Sara Bareilles rührt mit Video für ihren verstorbenen Freund
Mit ihrem neuen Song "Just a Kid" setzt Sara Bareilles (46) ihrem verstorbenen besten Freund Chad Joseph ein musikalisches, rührendes Denkmal, welches auf YouTube verfügbar ist. Das Musikvideo besteht aus privatem Archivmaterial und gewährt intime Einblicke in eine rund 20 Jahre währende Freundschaft, die schon während der gemeinsamen Collegezeit ihren Anfang nahm. Fast sechs Jahre nach Chads Tod verbindet die Musikerin in dem Clip unbeschwerte Erinnerungen mit einer Trauer, die bis heute nicht verschwunden ist. Der Song stammt von ihrem neuen Album "Good Grief", auf dem sie mehrere schmerzhafte Verluste und Erfahrungen der vergangenen Jahre verarbeitet.
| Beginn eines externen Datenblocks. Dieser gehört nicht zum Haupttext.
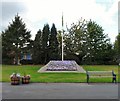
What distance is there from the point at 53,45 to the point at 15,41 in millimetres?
7699

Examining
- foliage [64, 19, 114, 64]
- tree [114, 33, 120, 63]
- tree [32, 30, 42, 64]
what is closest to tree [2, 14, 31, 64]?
tree [32, 30, 42, 64]

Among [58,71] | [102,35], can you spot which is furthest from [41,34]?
[58,71]

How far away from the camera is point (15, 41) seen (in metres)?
60.8

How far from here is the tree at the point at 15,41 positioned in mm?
60906

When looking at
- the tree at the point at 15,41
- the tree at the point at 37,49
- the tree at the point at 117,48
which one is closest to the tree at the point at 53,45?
the tree at the point at 37,49

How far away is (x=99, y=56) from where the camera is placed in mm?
60562

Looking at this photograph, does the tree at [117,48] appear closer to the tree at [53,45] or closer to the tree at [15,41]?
the tree at [53,45]

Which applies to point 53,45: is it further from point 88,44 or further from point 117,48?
point 117,48

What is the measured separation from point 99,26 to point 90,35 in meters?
3.01

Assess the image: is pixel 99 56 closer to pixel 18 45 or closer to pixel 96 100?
pixel 18 45

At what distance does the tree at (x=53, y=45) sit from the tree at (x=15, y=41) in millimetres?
4627

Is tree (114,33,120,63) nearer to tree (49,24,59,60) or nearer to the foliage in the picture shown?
the foliage

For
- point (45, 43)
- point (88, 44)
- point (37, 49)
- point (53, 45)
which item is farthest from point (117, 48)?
point (37, 49)

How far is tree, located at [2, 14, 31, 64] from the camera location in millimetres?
60906
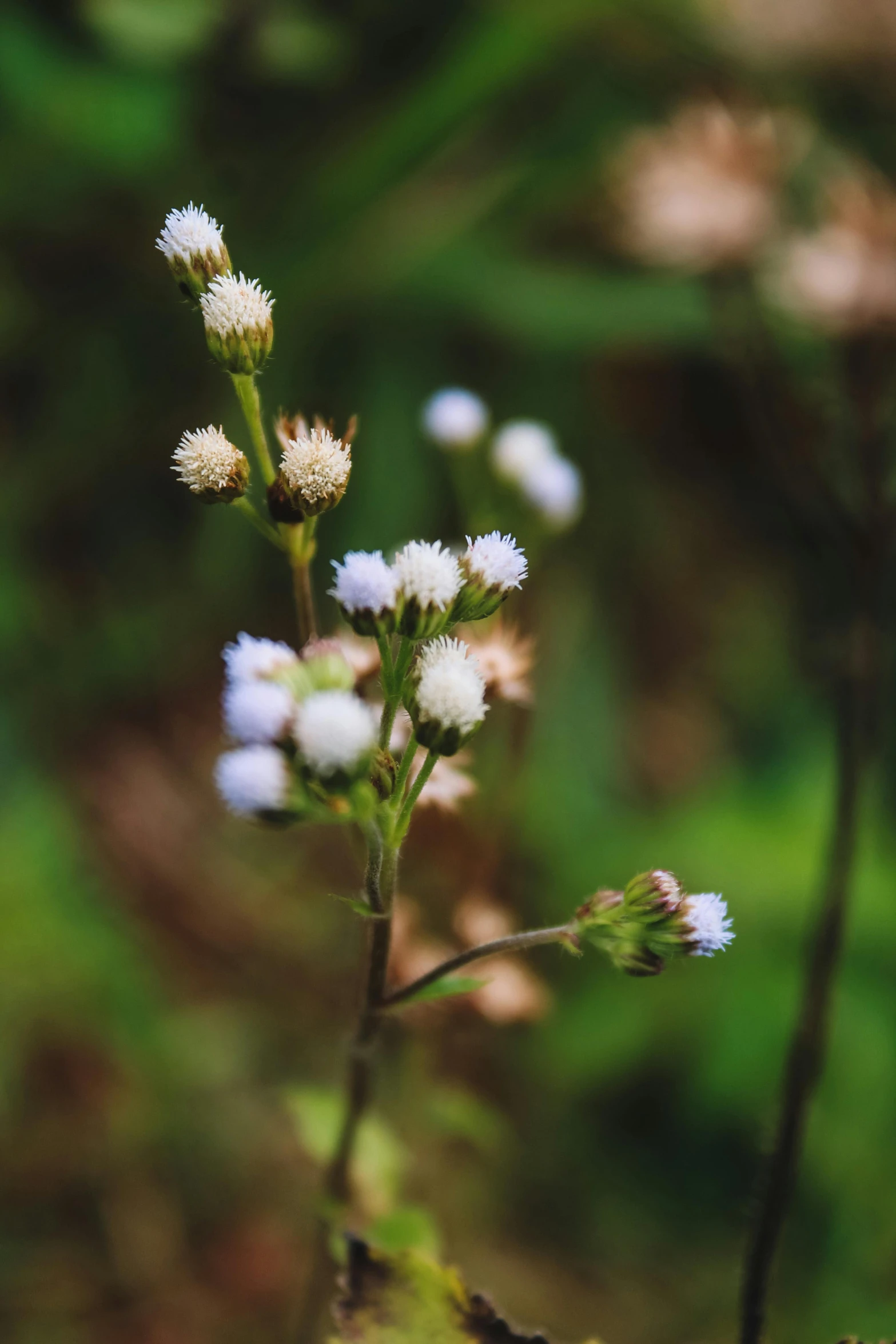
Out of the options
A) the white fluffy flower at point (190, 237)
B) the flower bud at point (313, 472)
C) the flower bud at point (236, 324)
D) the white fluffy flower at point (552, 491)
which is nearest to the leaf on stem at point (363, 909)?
the flower bud at point (313, 472)

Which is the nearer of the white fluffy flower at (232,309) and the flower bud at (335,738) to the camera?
the flower bud at (335,738)

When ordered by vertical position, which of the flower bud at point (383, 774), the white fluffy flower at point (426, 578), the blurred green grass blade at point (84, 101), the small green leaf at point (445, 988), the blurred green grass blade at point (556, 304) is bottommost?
the small green leaf at point (445, 988)

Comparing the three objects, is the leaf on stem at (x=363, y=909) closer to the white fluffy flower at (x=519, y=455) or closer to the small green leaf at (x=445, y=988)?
the small green leaf at (x=445, y=988)

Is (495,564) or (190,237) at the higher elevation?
(190,237)

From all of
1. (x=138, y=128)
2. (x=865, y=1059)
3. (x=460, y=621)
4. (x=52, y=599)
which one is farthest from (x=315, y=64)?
(x=865, y=1059)

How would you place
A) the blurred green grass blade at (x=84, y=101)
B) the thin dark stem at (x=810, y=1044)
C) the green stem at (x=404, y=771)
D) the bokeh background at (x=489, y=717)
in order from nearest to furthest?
1. the green stem at (x=404, y=771)
2. the thin dark stem at (x=810, y=1044)
3. the bokeh background at (x=489, y=717)
4. the blurred green grass blade at (x=84, y=101)

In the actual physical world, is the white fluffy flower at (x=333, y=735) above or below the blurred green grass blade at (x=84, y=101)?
below

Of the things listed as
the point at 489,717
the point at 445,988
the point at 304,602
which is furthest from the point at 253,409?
the point at 489,717

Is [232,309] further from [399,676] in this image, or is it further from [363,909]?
[363,909]
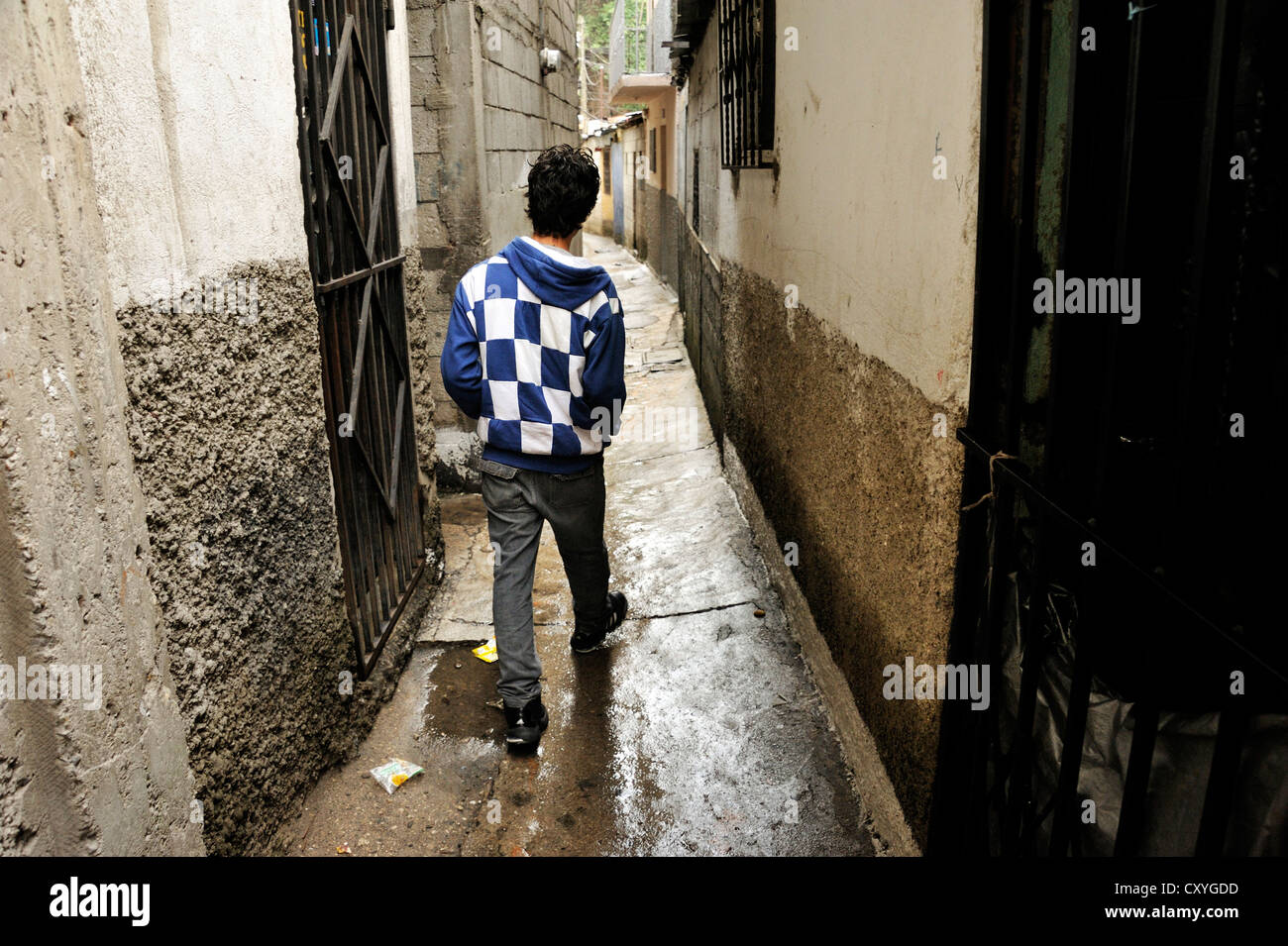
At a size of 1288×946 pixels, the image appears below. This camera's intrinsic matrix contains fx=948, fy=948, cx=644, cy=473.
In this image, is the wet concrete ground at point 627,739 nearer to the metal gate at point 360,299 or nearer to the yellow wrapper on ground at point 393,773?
the yellow wrapper on ground at point 393,773

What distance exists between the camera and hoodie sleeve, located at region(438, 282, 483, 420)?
125 inches

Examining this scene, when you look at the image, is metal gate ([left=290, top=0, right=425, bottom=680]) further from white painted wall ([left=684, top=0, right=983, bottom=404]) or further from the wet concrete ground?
white painted wall ([left=684, top=0, right=983, bottom=404])

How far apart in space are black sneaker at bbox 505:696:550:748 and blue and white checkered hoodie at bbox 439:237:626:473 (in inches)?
33.6

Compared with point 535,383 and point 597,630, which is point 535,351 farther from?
point 597,630

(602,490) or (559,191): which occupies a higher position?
(559,191)

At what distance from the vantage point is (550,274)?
3.09 metres

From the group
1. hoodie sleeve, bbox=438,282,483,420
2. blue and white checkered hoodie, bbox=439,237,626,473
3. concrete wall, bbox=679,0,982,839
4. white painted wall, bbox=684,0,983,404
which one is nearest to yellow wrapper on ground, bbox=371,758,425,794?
blue and white checkered hoodie, bbox=439,237,626,473

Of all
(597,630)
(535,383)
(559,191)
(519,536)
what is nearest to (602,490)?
(519,536)

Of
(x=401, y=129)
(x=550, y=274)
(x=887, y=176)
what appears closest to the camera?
(x=887, y=176)

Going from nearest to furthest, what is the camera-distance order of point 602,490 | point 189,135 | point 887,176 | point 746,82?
point 189,135 → point 887,176 → point 602,490 → point 746,82

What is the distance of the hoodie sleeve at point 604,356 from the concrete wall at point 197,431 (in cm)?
88

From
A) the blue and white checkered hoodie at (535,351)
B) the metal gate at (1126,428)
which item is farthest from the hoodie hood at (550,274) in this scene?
the metal gate at (1126,428)

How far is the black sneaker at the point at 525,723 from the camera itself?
10.9ft

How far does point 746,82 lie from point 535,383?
2.70 metres
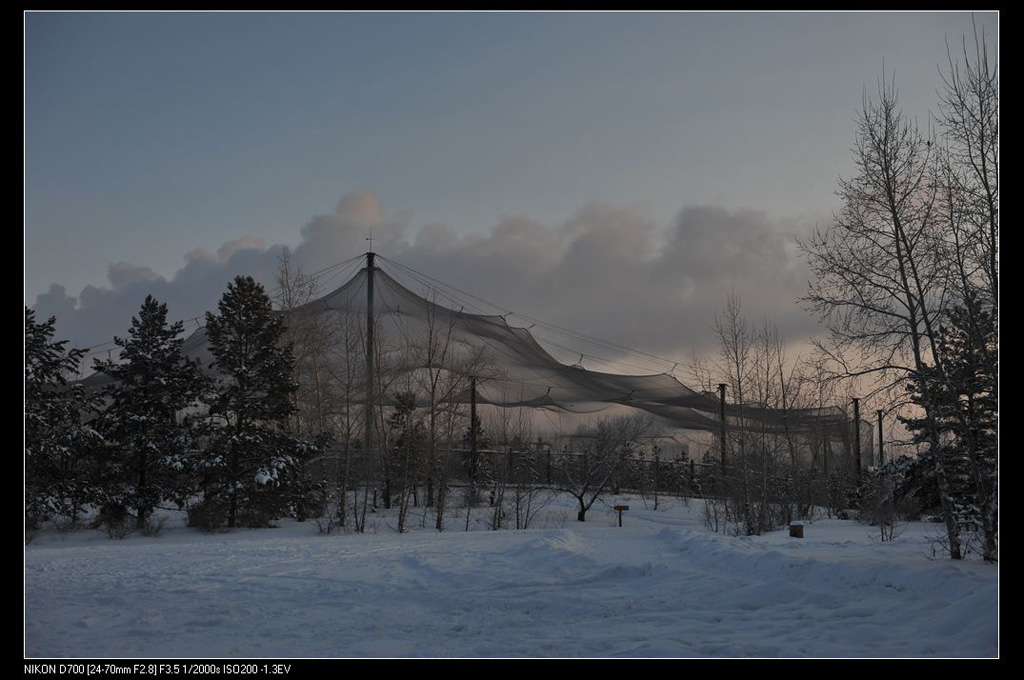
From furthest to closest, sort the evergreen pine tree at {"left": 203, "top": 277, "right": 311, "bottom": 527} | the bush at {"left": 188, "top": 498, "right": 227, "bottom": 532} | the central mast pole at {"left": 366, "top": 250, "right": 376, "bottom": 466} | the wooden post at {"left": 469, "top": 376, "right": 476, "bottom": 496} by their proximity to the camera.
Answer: the wooden post at {"left": 469, "top": 376, "right": 476, "bottom": 496} < the central mast pole at {"left": 366, "top": 250, "right": 376, "bottom": 466} < the evergreen pine tree at {"left": 203, "top": 277, "right": 311, "bottom": 527} < the bush at {"left": 188, "top": 498, "right": 227, "bottom": 532}

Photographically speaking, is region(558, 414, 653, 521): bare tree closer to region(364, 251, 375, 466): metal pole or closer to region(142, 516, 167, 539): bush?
region(364, 251, 375, 466): metal pole

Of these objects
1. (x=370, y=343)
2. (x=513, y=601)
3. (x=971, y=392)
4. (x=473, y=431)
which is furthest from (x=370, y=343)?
(x=971, y=392)

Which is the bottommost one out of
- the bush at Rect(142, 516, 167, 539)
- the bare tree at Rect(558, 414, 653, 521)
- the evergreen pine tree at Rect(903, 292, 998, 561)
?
the bush at Rect(142, 516, 167, 539)

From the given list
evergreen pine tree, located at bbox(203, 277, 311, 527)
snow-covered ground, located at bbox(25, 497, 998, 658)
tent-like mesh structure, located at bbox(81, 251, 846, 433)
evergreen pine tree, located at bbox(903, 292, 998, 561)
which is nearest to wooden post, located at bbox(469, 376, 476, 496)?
tent-like mesh structure, located at bbox(81, 251, 846, 433)

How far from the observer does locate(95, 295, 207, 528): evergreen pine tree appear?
1945 cm

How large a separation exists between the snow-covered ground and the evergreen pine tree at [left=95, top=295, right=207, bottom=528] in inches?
259

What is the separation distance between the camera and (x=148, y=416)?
65.0ft

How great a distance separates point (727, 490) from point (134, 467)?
14.5 meters

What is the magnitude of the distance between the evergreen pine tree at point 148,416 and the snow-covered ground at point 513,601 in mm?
6590

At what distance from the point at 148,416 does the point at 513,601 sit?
13995mm

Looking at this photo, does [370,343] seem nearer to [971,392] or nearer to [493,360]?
[493,360]
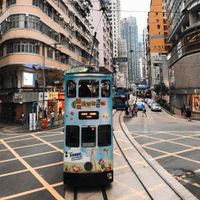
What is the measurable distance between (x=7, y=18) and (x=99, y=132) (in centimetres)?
2512

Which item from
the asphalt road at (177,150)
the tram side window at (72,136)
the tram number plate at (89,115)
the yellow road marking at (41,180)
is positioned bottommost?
the yellow road marking at (41,180)

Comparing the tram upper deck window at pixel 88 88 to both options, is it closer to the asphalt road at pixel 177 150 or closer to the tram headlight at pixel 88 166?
the tram headlight at pixel 88 166

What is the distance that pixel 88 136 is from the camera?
1012 cm

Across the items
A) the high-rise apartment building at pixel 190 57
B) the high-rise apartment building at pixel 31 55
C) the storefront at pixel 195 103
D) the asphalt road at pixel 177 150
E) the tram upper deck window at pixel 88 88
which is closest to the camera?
the tram upper deck window at pixel 88 88

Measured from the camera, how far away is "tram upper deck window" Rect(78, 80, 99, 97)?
400 inches

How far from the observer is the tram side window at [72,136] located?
1010 centimetres

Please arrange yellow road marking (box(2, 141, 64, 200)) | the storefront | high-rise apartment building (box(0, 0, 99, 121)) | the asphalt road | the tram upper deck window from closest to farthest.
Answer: yellow road marking (box(2, 141, 64, 200))
the tram upper deck window
the asphalt road
high-rise apartment building (box(0, 0, 99, 121))
the storefront

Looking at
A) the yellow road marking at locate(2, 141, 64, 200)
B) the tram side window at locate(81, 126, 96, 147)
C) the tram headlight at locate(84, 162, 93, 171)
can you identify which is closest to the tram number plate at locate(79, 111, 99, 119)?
the tram side window at locate(81, 126, 96, 147)

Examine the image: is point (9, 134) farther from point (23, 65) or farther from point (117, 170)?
point (117, 170)

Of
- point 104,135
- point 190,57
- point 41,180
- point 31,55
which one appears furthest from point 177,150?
point 190,57

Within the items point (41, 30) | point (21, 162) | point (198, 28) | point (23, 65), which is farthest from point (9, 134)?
point (198, 28)

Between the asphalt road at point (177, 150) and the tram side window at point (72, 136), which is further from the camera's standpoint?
the asphalt road at point (177, 150)

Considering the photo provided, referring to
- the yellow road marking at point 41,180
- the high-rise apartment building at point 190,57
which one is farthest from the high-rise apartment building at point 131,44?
the yellow road marking at point 41,180

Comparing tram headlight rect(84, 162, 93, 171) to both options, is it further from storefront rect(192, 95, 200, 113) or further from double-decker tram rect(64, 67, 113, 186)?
storefront rect(192, 95, 200, 113)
Chad war dabei weit mehr als ein Weggefährte: Er zählte zu ihren engsten Vertrauten und gab sogar seinen Job auf, um zu Beginn ihrer Musikkarriere ihr Manager zu werden.
Wie prägend diese einzigartige Freundschaft für sie war, machte die Sängerin schon gegenüber People deutlich. "Ich weiß nicht, was ich getan hätte, wenn er nicht da gewesen wäre. Er hat mich gewissermaßen gerettet", schilderte sie Chads Unterstützung. Die Stimmung des Liedes beschrieb sie zudem so: "Es ist mit Absicht ein wenig nostalgisch. Für mich fühlt es sich nach College an. Es geht um meinen besten Freund. Es ist ein fröhlicher, trauriger Song." Über den Umgang mit Verlust sprach sie ebenfalls sehr offen. Sie erläuterte ihre Sicht der Dinge: "Wenn wir Menschen verlieren, die wir lieben, trauere ich, glaube ich, um die Teile, die sich nicht mehr so gegenwärtig anfühlen. Es gibt einen Teil, der verblasst. Das passiert, ob man es will oder nicht."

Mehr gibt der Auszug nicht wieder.